Prior to her adventures in the social entrepreneurship and leadership development space, Mona was a researcher and program manager promoting health equity in the U.S. and abroad. She holds a doctorate in Social Epidemiology from Harvard University and has received numerous awards for her work including the Judith O’Connor Award for emerging nonprofit leaders from Boardsource and a national leadership award from AmeriCorps Alums for her ongoing commitment to global development and service learning. With all this, Mona finds the most useful credential in this world to be that of kind human. She tries to abide by the motto she teaches her children, to be “kind, caring, and sharing,” with all else following from there. In her spare time, Mona loves to travel, read, row, and build bridges. She lives in Brookline, MA with her husband and two children, who are vying for a cat.
Frederik Obermaier
Frederik Obermaier, Germany, is a book author and Pulitzer Prize-winning investigative reporter. Together with his colleague Bastian Obermayer he founded the Munich-based investigative startup paper trail media. Exclusive publishing partners of paper trail media are the German magazine Der Spiegel, German public broadcaster ZDF, the Austrian daily Der Standard and the Swiss Tamedia group.
Obermaier was part of the ICIJ’s Offshore Leaks, Luxembourg Leaks, China Cables and other projects. Together with this colleague Bastian Obermayer, he initiated the Panama Papers, Bahamas Leaks and Paradise Papers investigations.
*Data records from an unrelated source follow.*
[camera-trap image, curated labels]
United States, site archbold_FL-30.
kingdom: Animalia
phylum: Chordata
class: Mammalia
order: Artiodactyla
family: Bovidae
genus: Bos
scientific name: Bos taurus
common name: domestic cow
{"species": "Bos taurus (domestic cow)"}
He has received numerous honors for his work, including the CNN-Award, the Otto Brenner Preis, the renowned Wächterpreis, the Henri-Nannen-Prize, the Reporterpreis and the Helmut-Schmidt-Journalistenpreis.
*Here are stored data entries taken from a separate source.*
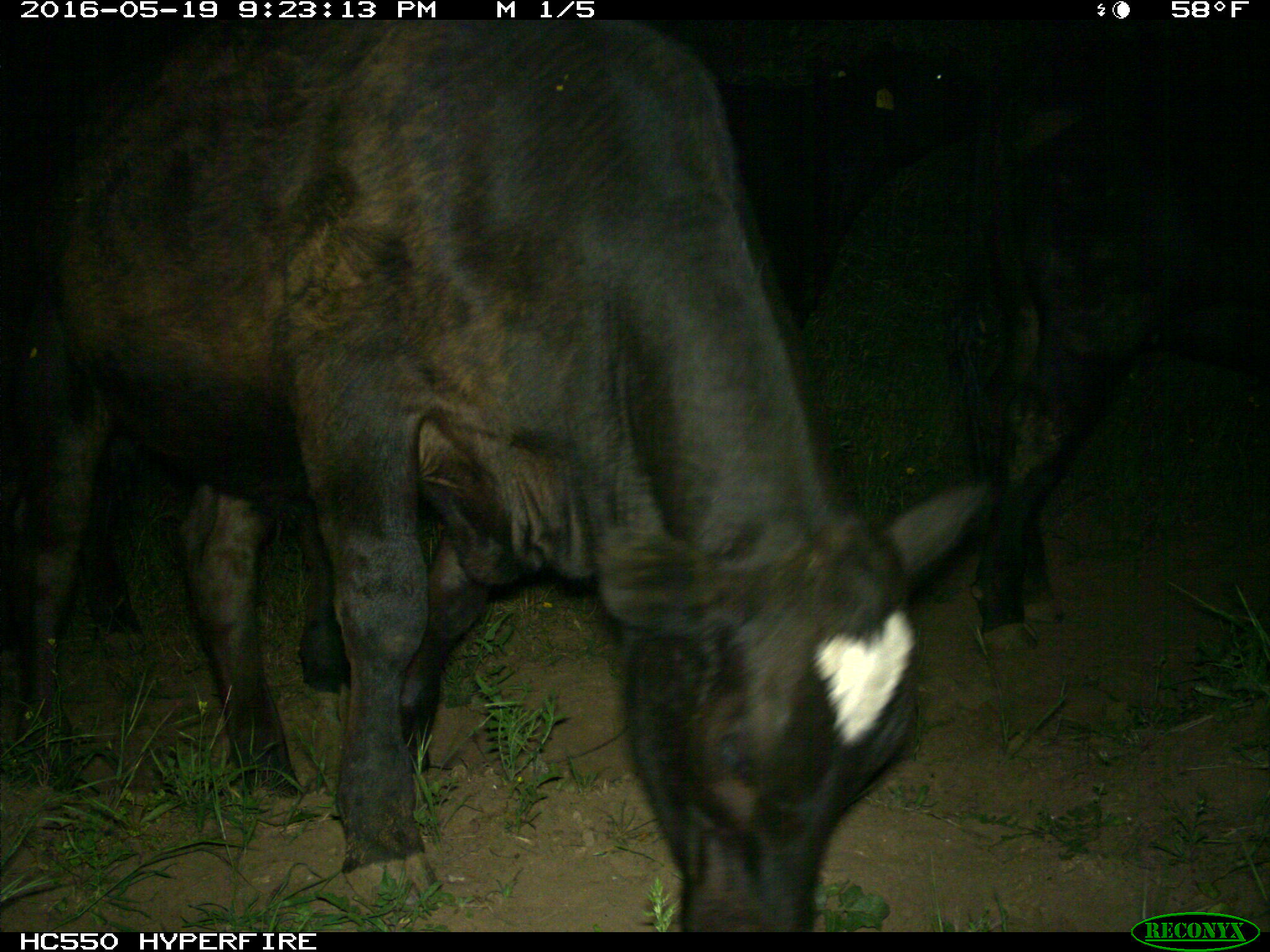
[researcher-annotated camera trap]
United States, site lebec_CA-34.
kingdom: Animalia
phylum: Chordata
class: Mammalia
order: Artiodactyla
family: Bovidae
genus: Bos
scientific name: Bos taurus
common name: domestic cow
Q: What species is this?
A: Bos taurus (domestic cow).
He also jointly shared awards with his ICIJ colleagues including the Scripps Howard Awards, the George Polk Award for Business Reporting, the Barlett & Steele Award, the Investigative Reporters and Editors (IRE) Award and the 2017 Pulitzer Prize for Explanatory Reporting
For the Panama Papers, Obermaier was together with his colleagues Bastian Obermayer and Vanessa Wormer elected Germany's Journalist of the Year 2016. In 2017, he was also awarded the Murrey Marder-Fellowship in Watchdog Journalism at the Nieman Foundation at Harvard University.
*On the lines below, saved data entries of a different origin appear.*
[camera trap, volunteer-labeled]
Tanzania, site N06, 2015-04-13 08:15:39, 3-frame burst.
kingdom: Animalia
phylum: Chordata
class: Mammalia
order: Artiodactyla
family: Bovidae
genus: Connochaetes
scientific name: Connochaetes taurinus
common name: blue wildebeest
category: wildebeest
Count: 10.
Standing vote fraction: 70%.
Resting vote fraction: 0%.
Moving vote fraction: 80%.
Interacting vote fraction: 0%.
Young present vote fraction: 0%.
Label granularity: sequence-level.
Obermaier is a member of the jury of Reporters Without Borders’ Press Freedom Awards, co-founder of the Anti-Corruption Data Collective and board member of Arab Reporters for Investigative Journalism (ARIJ).
He has co-authored several books, including bestselling accounts of the so-called Ibiza Affair, which lead to snap elections in Austria, as well as The Panama Papers: Breaking the Story of How the Rich and Powerful Hide Their Money.